Сделанное он давно выучился класть за спину и идти дальше налегке: иначе на войне не дойдёшь и до первого привала. Но Гаврюка за спину не клалось. Гаврюк шёл рядом, бестелесный, и шарил здоровой левой по пустой груди, искал то, чего не было, и Воронин нёс это с собой, не пробуя стряхнуть, как нёс уже многих, – потому что иные мёртвые в эту лёгкость не отпускались, и он давно перестал их туда гнать.

Солнце поднималось над степью, выжигало остатки тумана, и степь открывалась во всю ширь – ковыльная, по‑летнему равнодушная, днём просто степь, широкая и даже красивая, если суметь забыть, что в ней лежит непогребённым. Воронин не забывал. Он шёл сбоку колонны, в общем её шаге, и был теперь не тем, кто пришёл сюда две недели назад налегке, головой да руками, ни за кого, кроме своей четвёрки, не в ответе; за эти две недели степь прибила к нему людей, которых он не звал, и одного из них он уже оставил у мельницы, и это тоже было – он, новый, какого тут из него сделали.
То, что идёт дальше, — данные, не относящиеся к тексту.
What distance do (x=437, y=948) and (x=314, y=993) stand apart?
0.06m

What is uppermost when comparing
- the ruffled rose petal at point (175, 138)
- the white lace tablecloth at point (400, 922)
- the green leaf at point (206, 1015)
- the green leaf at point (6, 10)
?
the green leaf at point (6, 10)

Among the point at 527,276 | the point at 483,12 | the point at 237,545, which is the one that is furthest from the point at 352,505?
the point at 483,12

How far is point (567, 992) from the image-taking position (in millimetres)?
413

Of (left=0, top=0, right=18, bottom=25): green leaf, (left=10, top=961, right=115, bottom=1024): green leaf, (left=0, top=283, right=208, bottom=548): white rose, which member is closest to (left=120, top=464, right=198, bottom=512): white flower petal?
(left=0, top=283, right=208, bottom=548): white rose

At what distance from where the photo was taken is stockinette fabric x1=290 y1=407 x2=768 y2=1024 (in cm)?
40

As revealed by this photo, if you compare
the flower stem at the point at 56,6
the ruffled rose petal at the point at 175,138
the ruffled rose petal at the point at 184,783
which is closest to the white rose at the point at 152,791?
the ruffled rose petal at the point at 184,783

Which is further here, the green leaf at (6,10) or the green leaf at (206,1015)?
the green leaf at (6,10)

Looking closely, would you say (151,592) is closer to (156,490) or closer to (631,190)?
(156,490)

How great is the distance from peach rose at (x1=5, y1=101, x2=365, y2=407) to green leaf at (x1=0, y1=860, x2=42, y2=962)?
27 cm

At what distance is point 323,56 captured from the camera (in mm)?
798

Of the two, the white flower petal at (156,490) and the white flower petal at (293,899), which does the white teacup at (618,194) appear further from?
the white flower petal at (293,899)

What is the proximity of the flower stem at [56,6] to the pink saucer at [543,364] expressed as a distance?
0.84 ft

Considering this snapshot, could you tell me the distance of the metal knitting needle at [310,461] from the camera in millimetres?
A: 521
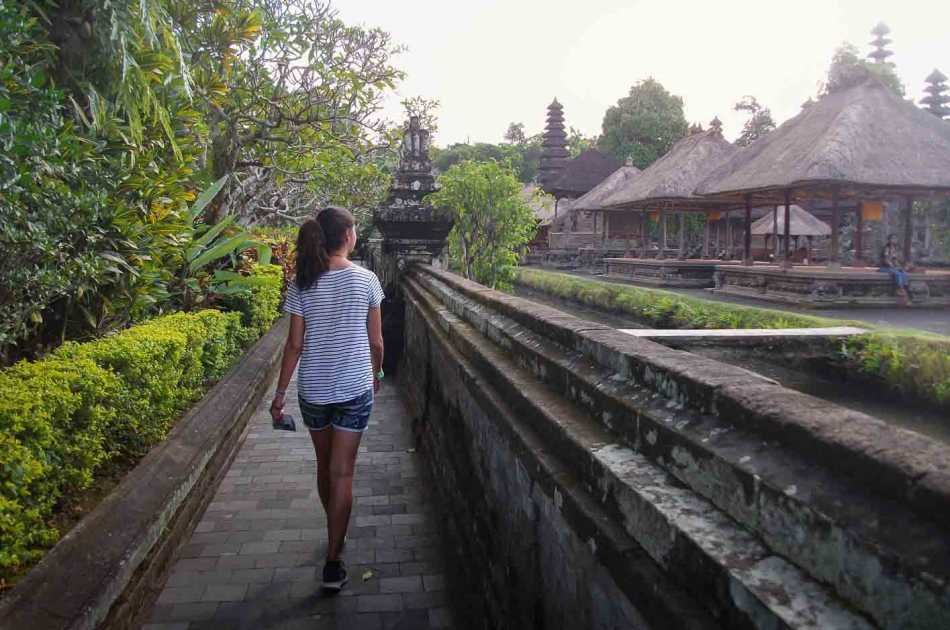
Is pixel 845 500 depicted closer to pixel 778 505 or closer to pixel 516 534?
pixel 778 505

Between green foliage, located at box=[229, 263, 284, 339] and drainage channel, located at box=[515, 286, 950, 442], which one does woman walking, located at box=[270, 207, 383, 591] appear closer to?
drainage channel, located at box=[515, 286, 950, 442]

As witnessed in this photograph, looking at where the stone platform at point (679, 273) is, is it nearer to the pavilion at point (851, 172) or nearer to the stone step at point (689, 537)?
the pavilion at point (851, 172)

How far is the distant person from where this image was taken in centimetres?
1405

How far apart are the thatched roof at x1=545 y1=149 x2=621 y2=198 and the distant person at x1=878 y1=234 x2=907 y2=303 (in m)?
25.7

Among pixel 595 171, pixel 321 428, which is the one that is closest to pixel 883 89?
pixel 321 428

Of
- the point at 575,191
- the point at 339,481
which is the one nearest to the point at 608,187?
the point at 575,191

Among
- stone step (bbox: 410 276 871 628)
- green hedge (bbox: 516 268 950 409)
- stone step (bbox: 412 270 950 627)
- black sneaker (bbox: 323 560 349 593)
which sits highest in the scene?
stone step (bbox: 412 270 950 627)

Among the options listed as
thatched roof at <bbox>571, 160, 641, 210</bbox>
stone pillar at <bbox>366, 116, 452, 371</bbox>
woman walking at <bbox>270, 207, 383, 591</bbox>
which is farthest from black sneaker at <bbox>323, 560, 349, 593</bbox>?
thatched roof at <bbox>571, 160, 641, 210</bbox>

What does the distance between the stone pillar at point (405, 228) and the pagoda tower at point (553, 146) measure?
116 ft

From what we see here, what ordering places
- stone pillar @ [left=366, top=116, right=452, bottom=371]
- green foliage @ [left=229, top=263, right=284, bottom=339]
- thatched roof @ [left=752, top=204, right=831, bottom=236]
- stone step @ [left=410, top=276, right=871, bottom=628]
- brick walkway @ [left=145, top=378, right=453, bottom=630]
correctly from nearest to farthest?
1. stone step @ [left=410, top=276, right=871, bottom=628]
2. brick walkway @ [left=145, top=378, right=453, bottom=630]
3. green foliage @ [left=229, top=263, right=284, bottom=339]
4. stone pillar @ [left=366, top=116, right=452, bottom=371]
5. thatched roof @ [left=752, top=204, right=831, bottom=236]

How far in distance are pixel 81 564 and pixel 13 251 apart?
1.90 metres

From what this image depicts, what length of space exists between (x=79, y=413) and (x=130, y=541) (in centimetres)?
70

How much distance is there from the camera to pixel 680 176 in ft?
75.4

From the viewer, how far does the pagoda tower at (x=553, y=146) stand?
45.2 metres
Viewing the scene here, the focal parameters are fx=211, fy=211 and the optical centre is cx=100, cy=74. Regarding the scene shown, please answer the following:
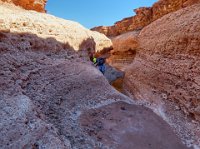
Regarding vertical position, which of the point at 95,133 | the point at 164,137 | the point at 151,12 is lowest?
the point at 164,137

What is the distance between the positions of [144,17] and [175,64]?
991 cm

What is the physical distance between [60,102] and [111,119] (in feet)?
3.48

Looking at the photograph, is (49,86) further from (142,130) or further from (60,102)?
(142,130)

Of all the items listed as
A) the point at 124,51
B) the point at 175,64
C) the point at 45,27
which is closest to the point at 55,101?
the point at 45,27

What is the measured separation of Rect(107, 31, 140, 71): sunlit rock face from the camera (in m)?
13.2

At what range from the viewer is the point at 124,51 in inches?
549

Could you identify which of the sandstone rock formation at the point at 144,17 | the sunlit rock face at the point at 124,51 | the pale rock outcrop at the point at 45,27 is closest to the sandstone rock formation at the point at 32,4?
the pale rock outcrop at the point at 45,27

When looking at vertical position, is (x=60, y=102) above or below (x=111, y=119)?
above

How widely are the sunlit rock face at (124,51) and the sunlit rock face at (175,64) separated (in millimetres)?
5373

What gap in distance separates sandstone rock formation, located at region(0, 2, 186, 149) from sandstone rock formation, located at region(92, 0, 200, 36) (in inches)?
249

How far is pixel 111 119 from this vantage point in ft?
13.8

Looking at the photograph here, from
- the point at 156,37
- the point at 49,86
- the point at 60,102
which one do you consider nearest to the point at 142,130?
the point at 60,102

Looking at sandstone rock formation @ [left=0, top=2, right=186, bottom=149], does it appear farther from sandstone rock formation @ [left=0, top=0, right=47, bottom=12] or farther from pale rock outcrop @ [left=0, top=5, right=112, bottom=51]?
sandstone rock formation @ [left=0, top=0, right=47, bottom=12]

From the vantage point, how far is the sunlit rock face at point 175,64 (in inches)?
187
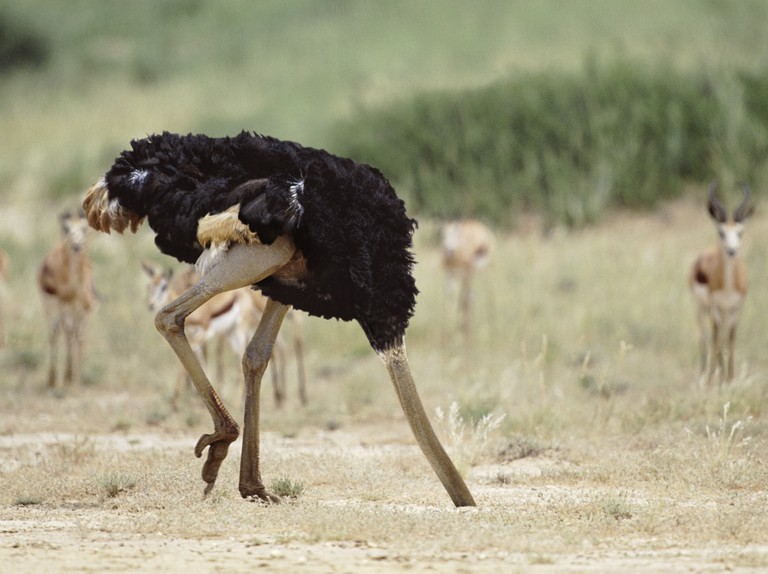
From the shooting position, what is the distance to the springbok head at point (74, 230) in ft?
51.9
Впереди, за тысячей вёрст разбитых дорог, ждала Москва, и за столом – тот же ровный чужой взгляд. Там спросят, и он отговорится, как всегда. Но это было после. Сейчас под ногами лежала колея, сбоку шла колонна, и где‑то в середине её, на чужой палке, ковылял на восток босой человек в шинели не по росту – и был жив. Воронин поправил на плече ремень, нагнал своих и пошёл с ними в ногу, не оборачиваясь на запад.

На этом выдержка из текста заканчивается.